Related Documentation
What GameFabric offers
- Container-native workflow (e.g., Docker) with standard container registry
- Session-based and persistent hosting models
- Global capacity across 67+ bare metal and cloud locations
- Built-in DDoS protection with optional SteelShield upgrade
- Full observability via Grafana, Prometheus, Loki, and Pyroscope
- API and Terraform for infrastructure as code
Feature mapping
| Hathora Feature | GameFabric Equivalent | Value & Impact |
|---|---|---|
| Teams | Roles & Users | Granular control over permissions and access to all resources. |
| API Tokens | Service Accounts | API access with fine-tuned permission control via roles. |
| Fleet | Environments + Regions | Model regions with individual settings while isolating workloads. |
| Build | Branches + Images | Organize images via Branches; push directly as Docker images. |
| Application | ArmadaSets | The primary scaling unit for session-based games. |
| Deployment | ArmadaSet Revision | Runtime configuration versioning with rollback support. |
| Process | Replica | Individual game server instance within an ArmadaSet. |
| Room | Game Server / Allocation | Game server instances requested via the Allocator API. |
| CreateRoom API | Allocator API | Request game servers on demand with region and attribute matching. |
| Telemetry | Grafana Stack | Prometheus metrics, Loki logs, and Pyroscope profiling with long-term retention. |
Key architectural differences
Container Registry: GameFabric uses a standard Docker registry. Push images directly using
docker pushinstead of uploading tarballs with a Dockerfile. See Building a Container Image.Game Server Lifecycle: GameFabric uses Agones for game server orchestration. Integrate your game server with the Agones SDK to signal lifecycle state.

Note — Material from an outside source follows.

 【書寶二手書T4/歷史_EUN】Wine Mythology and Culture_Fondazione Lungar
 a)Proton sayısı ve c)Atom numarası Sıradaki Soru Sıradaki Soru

Server Allocation: GameFabric offers the Allocator service for session-based matchmaking, or you can track game servers directly in your backend.
Migration steps
Prerequisites
Before starting the migration:
- GameFabric account access (you receive your organization URL during onboarding)
- Your existing game server Docker container
- Familiarity with Docker and container registries
- Understanding of the Agones SDK requirements
Step 1: Create service account
Create a Service Account for programmatic API access (replaces Hathora API Tokens):
- Navigate to Access Management > Users/Groups
- Create a Service Account for API access
- Assign appropriate permissions
- Store the generated credentials securely
See Service Accounts for details.
Step 2: Push container images
GameFabric uses a standard Docker registry workflow.
Create a Branch (replaces Hathora Build organization):
- Navigate to Container Images > Branches
- Create a Branch (e.g.,
production,development)
Push your container image:
# Log in to the GameFabric registry
docker login ${REGISTRY_URL}
# Tag your existing image
docker tag your-game-server:v1.0.0 ${REGISTRY_URL}/${BRANCH}/your-game-server:v1.0.0
# Push to GameFabric
docker push ${REGISTRY_URL}/${BRANCH}/your-game-server:v1.0.0GameFabric expects pre-built Docker images rather than tarballs with embedded Dockerfiles.
See Building a Container Image and Pushing Container Images for details.
Step 3: Configure Environment and Regions
Create an Environment (replaces Hathora Application):
- Navigate to Multiplayer Servers > Environments
- Create an Environment (e.g.,
production,staging)
Create Regions (replaces Hathora Fleet regional configuration):
- Within your Environment, create Regions
- Assign Locations to each Region with priorities
- Configure environment variables at the Region level if needed
See Setup your Environment for details.
Step 4: Deploy with ArmadaSets
ArmadaSets are the GameFabric equivalent of Hathora's session-based deployment model.
Create an ArmadaSet:
- Navigate to your Environment
- Go to ArmadaSets > Create ArmadaSet
- Configure:
- Name: Identifier for the ArmadaSet
- Region: Select the Region to deploy to
- Container Image: Select Branch, image, and tag
- Ports: Configure game server ports
- Resources: Set CPU and memory limits (see Resource Management)
- Scaling: Configure buffer size for ready game servers
Scaling Configuration:
The buffer size determines how many ready game servers are maintained.
See Running your Game Server and Armada Replicas and Buffer Size for details.
Step 5: Integrate Agones SDK
GameFabric uses Agones for game server lifecycle management.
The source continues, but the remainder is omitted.